I want to cut some 1”x 14” long strips of 1/4" UHMW and aluminum with my 16” King Scroll Saw. The cuts must be straight and I was thinking if I could secure a piece of 1”x 2” on top of the saw then it should be fine.

Since the underside of the table top is ribbed and it’s difficult to secure the 1”x 2”, I was thinking to drill two 1/8” holes on the table top to secure the fence.

Is it a good idea?


----------



## jw2170 (Jan 24, 2008)

Hi Nicolas,

I am not sure what other saws you have, but I would have thought there must be an easier way than to use a scroll saw for ripping.


----------



## kolias (Dec 26, 2008)

I have a table saw James but don't like the idea ripping with it UHMW and aluminum in such a small size. The scroll cuts both really good but need a fence to get it straight


----------



## del schisler (Feb 2, 2006)

i belive it is going to be hard to do. The blade's don't have teeth on both side's. They are punch out and only have teeth on one side .I belive only on the right side. That is why when you saw anything the piece want's to pull to the right. Call Mike and ask if he has a answare. He sell's the best saw blade's Flying Dutchman the link Mike's Workshop selling Flying Dutchman brand fret and scrollsaw blades


----------



## BearLeeAlive (Mar 22, 2010)

Nicolas, with the proper blade, table insert and push sticks, cutting that material on the table saw would be a piece of cake. I routinely cut stuff was smaller than that.


----------



## kolias (Dec 26, 2008)

Thanks Jim but I’m not an experienced user with the table saw and I’m afraid of kick backs. I do have the proper blade, insert and push sticks but I don’t cut anything less then 3” strip on my table saw.

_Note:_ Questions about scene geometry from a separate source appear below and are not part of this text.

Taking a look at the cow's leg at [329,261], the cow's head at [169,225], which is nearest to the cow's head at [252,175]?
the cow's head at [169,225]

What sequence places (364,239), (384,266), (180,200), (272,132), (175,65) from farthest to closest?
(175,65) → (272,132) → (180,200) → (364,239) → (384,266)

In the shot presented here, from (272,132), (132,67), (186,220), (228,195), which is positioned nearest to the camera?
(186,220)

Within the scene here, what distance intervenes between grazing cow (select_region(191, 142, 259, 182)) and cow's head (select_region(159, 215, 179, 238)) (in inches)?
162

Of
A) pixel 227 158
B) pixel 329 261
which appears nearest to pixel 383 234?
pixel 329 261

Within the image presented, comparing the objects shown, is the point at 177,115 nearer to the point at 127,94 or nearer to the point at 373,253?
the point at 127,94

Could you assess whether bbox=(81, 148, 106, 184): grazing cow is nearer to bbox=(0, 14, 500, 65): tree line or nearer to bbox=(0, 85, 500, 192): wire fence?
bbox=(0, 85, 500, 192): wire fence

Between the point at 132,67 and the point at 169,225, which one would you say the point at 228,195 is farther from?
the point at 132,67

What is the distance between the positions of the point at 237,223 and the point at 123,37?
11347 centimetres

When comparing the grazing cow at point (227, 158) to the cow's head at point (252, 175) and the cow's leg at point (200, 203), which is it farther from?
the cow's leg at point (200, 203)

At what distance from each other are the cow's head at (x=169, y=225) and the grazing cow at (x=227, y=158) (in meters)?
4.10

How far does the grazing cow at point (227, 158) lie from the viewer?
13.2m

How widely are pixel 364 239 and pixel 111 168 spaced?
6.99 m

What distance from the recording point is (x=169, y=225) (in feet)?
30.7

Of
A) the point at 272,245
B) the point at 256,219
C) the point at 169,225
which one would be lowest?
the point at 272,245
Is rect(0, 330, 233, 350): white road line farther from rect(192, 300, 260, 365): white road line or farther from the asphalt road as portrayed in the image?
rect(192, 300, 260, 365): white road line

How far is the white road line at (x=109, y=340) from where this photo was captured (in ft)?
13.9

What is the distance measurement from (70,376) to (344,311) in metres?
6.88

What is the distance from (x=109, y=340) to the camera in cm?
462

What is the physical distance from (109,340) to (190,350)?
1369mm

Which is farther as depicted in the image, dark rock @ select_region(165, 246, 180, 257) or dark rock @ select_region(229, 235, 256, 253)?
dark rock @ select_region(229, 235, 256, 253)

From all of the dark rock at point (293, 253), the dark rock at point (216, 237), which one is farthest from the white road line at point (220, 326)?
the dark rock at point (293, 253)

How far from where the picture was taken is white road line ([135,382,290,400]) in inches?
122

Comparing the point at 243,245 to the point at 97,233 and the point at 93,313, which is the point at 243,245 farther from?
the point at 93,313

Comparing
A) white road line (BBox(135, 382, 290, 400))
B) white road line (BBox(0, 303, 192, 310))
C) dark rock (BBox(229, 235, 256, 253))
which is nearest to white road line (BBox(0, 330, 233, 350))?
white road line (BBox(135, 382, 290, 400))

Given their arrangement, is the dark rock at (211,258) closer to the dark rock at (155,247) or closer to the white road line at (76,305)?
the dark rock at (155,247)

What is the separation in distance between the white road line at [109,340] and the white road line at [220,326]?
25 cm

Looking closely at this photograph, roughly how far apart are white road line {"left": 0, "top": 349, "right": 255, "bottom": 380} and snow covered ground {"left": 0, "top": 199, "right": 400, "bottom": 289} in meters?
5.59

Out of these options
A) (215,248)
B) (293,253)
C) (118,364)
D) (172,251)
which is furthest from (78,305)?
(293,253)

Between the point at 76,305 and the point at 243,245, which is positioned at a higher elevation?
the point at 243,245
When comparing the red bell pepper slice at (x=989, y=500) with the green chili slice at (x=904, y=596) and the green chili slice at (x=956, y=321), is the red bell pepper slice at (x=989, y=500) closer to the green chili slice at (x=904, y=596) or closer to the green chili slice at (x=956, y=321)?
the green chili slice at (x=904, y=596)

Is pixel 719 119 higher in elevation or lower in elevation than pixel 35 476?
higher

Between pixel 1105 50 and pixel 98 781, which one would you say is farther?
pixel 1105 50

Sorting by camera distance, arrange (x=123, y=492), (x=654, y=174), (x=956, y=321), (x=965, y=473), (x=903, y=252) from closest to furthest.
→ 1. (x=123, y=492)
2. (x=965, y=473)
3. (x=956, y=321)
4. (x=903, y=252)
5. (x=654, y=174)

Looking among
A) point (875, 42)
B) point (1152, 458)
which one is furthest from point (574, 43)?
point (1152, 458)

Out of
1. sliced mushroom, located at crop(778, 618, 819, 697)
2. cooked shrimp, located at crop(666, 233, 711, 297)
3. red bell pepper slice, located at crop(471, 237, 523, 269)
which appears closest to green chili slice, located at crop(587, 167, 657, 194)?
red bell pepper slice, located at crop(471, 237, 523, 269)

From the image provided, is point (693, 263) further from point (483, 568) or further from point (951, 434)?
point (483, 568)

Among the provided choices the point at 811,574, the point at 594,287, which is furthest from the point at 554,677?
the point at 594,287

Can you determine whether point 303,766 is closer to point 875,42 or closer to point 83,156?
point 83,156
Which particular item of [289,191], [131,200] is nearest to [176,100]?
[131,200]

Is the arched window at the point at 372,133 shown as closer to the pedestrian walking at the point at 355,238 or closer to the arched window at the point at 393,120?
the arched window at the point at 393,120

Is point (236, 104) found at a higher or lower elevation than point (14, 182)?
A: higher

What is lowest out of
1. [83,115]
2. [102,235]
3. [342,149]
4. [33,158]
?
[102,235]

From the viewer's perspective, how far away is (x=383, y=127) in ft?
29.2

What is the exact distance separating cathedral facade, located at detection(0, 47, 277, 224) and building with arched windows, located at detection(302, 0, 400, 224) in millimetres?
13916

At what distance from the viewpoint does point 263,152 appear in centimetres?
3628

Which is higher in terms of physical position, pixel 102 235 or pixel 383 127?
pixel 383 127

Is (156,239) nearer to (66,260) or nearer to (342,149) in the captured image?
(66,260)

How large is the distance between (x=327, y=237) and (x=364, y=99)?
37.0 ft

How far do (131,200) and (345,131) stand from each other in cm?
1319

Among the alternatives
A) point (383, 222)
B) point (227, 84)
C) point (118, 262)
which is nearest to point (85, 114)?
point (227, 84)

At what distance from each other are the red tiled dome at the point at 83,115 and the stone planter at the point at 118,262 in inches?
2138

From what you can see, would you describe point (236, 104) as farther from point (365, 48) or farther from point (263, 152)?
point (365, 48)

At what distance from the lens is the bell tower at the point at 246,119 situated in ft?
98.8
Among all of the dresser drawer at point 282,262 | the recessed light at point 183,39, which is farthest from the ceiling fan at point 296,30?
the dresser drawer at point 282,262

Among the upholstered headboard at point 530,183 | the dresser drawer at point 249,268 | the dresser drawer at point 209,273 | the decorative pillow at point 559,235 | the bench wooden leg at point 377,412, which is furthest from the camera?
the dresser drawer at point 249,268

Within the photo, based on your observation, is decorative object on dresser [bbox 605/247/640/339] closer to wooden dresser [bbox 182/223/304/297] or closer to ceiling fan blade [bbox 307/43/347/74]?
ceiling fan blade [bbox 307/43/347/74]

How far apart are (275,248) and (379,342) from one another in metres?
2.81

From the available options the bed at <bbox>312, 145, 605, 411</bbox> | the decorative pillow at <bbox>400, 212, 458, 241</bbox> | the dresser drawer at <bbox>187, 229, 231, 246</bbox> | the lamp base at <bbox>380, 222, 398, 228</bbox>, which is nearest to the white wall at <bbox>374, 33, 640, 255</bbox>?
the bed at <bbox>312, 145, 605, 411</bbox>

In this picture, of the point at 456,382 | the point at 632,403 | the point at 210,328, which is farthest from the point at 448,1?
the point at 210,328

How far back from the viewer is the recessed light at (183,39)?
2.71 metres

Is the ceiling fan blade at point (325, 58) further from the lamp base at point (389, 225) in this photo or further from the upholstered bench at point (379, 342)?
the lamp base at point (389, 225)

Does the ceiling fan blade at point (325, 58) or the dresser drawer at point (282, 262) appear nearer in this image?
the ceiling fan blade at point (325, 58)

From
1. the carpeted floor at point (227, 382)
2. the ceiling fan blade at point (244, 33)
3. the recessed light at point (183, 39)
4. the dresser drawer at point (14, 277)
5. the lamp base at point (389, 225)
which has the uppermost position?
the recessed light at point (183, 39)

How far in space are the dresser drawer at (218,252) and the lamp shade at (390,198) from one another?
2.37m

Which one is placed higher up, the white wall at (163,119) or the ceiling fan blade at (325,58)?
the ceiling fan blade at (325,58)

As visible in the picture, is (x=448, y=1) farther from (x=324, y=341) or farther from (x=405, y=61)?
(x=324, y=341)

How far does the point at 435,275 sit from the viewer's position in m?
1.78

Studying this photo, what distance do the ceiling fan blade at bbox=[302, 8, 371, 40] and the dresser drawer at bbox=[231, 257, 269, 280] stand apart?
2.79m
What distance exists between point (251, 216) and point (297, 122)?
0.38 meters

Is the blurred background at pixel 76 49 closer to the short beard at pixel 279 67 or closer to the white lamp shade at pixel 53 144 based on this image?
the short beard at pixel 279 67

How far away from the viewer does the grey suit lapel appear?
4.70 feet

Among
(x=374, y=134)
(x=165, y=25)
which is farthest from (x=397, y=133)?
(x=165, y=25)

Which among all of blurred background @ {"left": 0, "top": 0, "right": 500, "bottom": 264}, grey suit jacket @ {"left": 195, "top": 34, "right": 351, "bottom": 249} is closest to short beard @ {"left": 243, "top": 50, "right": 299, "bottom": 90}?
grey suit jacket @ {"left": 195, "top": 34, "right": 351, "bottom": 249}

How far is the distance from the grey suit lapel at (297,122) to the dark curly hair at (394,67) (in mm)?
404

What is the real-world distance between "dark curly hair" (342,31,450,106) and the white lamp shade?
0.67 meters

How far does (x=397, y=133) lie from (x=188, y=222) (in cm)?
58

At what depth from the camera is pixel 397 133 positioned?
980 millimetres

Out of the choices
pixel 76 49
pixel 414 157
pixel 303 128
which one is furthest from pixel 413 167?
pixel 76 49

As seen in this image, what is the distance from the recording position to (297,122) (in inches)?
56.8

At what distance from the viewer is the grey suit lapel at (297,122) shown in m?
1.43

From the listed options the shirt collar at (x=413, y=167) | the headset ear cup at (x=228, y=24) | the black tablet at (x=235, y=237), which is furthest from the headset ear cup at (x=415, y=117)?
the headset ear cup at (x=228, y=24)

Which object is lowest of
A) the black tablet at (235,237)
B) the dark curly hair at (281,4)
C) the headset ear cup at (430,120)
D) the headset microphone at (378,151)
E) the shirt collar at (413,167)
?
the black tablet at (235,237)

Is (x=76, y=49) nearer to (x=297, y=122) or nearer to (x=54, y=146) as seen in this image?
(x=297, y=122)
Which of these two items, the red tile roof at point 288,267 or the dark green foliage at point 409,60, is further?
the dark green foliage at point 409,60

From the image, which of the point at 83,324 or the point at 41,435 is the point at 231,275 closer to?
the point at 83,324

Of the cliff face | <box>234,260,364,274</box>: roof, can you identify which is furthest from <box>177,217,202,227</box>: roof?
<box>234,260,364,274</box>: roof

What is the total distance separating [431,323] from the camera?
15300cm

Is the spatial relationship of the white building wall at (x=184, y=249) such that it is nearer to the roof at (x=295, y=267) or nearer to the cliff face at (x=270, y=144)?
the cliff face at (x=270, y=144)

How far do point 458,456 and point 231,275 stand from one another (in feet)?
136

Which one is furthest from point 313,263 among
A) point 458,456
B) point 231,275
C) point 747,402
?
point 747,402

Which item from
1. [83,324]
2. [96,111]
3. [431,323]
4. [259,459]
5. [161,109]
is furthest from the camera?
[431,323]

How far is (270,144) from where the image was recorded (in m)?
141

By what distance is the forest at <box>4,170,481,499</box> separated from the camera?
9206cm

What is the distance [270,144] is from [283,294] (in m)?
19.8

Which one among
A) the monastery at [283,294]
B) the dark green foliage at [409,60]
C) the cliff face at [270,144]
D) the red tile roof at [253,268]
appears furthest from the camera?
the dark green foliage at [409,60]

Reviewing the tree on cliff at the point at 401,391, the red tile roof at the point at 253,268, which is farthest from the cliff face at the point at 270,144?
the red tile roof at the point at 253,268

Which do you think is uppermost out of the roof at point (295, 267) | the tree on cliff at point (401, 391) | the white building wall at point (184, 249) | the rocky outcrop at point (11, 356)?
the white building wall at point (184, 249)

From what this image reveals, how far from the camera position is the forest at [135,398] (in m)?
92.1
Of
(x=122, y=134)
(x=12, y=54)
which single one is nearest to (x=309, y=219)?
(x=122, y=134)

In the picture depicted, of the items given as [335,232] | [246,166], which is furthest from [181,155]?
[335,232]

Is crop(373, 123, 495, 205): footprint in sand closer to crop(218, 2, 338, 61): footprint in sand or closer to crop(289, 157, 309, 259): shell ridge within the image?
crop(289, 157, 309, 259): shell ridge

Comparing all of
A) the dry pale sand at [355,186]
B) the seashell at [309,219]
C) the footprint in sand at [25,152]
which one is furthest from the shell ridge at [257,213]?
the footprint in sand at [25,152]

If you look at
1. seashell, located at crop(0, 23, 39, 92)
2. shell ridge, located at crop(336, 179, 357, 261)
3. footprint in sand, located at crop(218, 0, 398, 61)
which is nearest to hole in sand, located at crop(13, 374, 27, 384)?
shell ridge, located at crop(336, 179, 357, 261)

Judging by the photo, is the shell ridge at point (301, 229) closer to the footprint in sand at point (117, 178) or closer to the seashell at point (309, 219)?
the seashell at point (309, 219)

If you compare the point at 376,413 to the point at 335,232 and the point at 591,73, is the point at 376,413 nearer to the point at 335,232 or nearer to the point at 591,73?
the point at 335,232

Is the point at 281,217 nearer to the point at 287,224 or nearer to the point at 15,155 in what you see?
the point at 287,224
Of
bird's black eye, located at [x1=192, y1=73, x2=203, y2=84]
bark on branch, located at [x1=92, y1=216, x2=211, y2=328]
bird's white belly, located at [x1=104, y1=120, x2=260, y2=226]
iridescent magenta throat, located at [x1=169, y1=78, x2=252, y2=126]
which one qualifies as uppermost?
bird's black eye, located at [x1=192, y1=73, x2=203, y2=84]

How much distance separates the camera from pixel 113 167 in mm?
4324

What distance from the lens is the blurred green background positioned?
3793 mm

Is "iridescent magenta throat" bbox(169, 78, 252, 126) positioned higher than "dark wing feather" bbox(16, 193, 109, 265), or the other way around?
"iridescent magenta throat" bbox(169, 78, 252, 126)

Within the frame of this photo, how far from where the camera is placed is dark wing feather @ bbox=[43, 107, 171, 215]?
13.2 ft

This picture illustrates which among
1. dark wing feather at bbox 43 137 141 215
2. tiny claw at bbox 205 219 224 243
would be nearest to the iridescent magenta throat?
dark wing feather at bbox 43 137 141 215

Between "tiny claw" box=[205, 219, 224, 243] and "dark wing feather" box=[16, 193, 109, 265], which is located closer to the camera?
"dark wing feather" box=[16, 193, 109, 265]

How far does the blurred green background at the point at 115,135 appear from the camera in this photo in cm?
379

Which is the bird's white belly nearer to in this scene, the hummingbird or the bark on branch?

The other reason is that my blade guard is too wide (came with my cheep saw) and if I go less than 3” the darn guard touches the fence and then I can’t use the push stic. I will do no cuts without the guard.

I’m sure that the scroll saw will do a nice job because I did some experimental runs and it cuts beautifully but obviously I can’t get a straight cut without a fence


----------



## bobj3 (Jan 17, 2006)

Hi* Nicolas*

It can be done on the scroll saw with the right blade,,it's not one of the thin ones but it's hvy.and wide blade, call Mike he will tell you what blade will work ..
But you will need to replace the blade many times,, the teeth will ware on the blade on the right side quick..and will want to move off to the right side easy..

Like the number 12 that's .067 thick.
========


========



kolias said:


> Thanks Jim but I’m not an experienced user with the table saw and I’m afraid of kick backs. I do have the proper blade, insert and push sticks but I don’t cut anything less then 3” strip on my table saw.
> 
> The other reason is that my blade guard is too wide (came with my cheep saw) and if I go less than 3” the darn guard touches the fence and then I can’t use the push stic. I will do no cuts without the guard.
> 
> I’m sure that the scroll saw will do a nice job because I did some experimental runs and it cuts beautifully but obviously I can’t get a straight cut without a fence


----------



## kolias (Dec 26, 2008)

Will do that bobj, thanks


----------